Output the records exactly as they appear, with no pictures included.

-- RECORDED INFORMATION start --

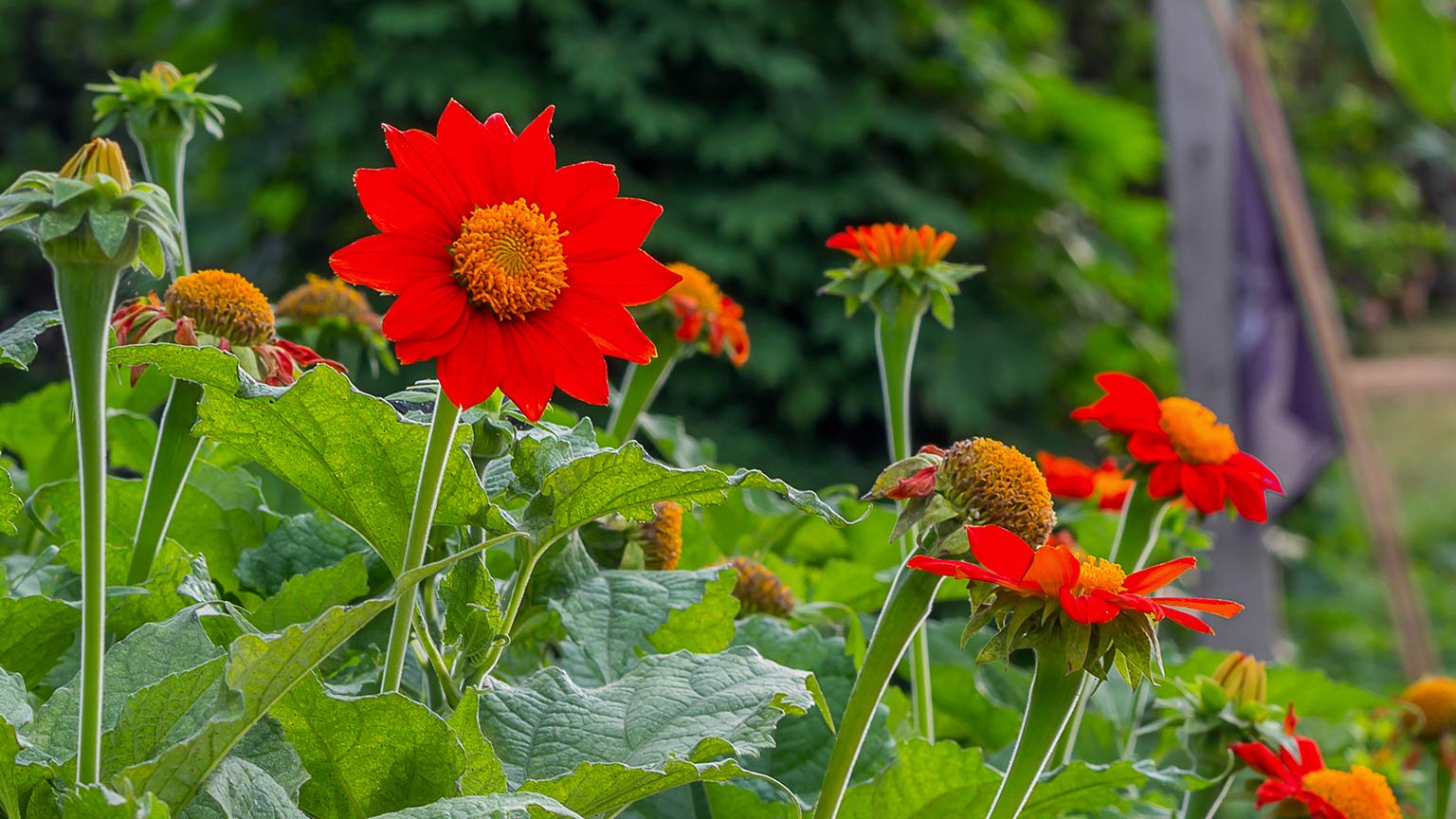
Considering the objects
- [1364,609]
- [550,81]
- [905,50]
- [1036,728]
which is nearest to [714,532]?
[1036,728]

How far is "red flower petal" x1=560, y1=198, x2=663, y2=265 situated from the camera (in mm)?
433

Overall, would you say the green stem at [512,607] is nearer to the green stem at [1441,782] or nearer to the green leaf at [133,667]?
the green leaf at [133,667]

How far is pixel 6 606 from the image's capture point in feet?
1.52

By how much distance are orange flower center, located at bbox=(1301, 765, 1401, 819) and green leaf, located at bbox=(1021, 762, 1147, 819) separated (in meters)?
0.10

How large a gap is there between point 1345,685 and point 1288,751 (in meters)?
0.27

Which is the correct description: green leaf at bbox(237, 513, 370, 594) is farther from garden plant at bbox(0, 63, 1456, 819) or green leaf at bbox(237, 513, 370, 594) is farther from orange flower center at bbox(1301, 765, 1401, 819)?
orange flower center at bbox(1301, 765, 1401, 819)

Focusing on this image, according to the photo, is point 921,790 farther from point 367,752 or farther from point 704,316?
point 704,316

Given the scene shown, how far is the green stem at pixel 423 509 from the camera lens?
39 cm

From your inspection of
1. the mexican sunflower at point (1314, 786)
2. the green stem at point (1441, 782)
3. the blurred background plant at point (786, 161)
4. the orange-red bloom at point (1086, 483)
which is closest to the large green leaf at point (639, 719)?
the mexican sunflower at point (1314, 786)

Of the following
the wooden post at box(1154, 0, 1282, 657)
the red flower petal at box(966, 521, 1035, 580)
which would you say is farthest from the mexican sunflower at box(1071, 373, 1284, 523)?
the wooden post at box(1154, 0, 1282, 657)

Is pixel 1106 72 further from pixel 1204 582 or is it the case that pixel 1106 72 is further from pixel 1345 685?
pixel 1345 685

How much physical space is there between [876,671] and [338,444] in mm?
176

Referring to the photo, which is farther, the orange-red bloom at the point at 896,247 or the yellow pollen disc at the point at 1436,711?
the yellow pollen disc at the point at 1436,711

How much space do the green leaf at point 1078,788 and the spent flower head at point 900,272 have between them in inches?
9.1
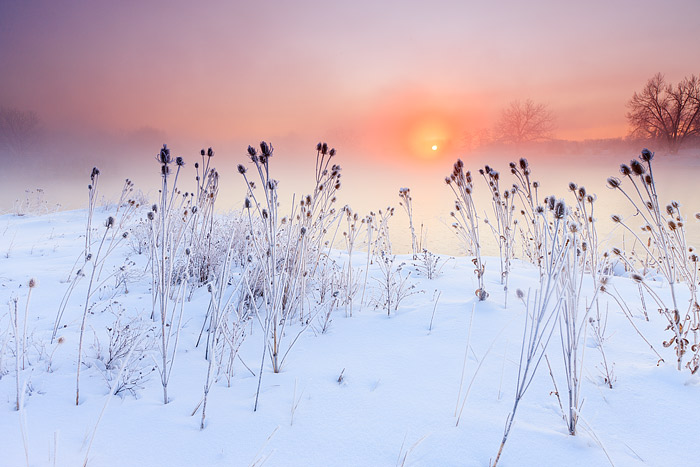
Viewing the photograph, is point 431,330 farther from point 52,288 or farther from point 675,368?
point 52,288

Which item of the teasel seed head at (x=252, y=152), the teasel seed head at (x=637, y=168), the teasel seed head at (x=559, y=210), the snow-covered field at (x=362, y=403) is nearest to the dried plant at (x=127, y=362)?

-- RECORDED INFORMATION end --

• _WRITTEN SOLUTION_:
Considering the objects
- [1364,609]
- [550,81]
- [905,50]
- [1036,728]
which is nearest to [714,532]?
[1036,728]

How far is "red flower petal" x1=560, y1=198, x2=663, y2=265 situated from the camera (in mm)?
433

Overall, would you say the green stem at [512,607] is nearer to the green stem at [1441,782] or nearer to the green leaf at [133,667]?
the green leaf at [133,667]

How far is pixel 6 606 from the image's capture point in feet?
1.52

By how much distance are orange flower center, located at bbox=(1301, 765, 1401, 819) and green leaf, located at bbox=(1021, 762, 1147, 819) separated (in meters)?
0.10

How large a gap is there between point 1345,685 and point 1288,751 (in meters)?
0.27

Which is the correct description: green leaf at bbox(237, 513, 370, 594) is farther from garden plant at bbox(0, 63, 1456, 819) or green leaf at bbox(237, 513, 370, 594) is farther from orange flower center at bbox(1301, 765, 1401, 819)?
orange flower center at bbox(1301, 765, 1401, 819)

Focusing on this image, according to the photo, is point 921,790 farther from point 367,752 or farther from point 704,316?
point 704,316

Given the scene shown, how far is the green stem at pixel 423 509 from the camera lens?
39 cm

From your inspection of
1. the mexican sunflower at point (1314, 786)
2. the green stem at point (1441, 782)
3. the blurred background plant at point (786, 161)
4. the orange-red bloom at point (1086, 483)
which is closest to the large green leaf at point (639, 719)?
the mexican sunflower at point (1314, 786)

Of the following
the wooden post at box(1154, 0, 1282, 657)
the red flower petal at box(966, 521, 1035, 580)
which would you say is farthest from the mexican sunflower at box(1071, 373, 1284, 523)?
the wooden post at box(1154, 0, 1282, 657)

Is pixel 1106 72 further from pixel 1204 582 or is it the case that pixel 1106 72 is further from pixel 1345 685?
pixel 1345 685

How much physical space is there between [876,671] and [338,444] in mm?
176

Referring to the photo, which is farther, the orange-red bloom at the point at 896,247 or the yellow pollen disc at the point at 1436,711?
the yellow pollen disc at the point at 1436,711

How much space do the green leaf at point 1078,788 and the spent flower head at point 900,272 have between them in inches?
9.1
Viewing the photograph, is point 431,330 farther from point 52,288 or farther from point 675,368?
point 52,288

Which item of the teasel seed head at (x=252, y=152), the teasel seed head at (x=637, y=168), the teasel seed head at (x=559, y=210), the snow-covered field at (x=362, y=403) is nearest to the dried plant at (x=127, y=362)?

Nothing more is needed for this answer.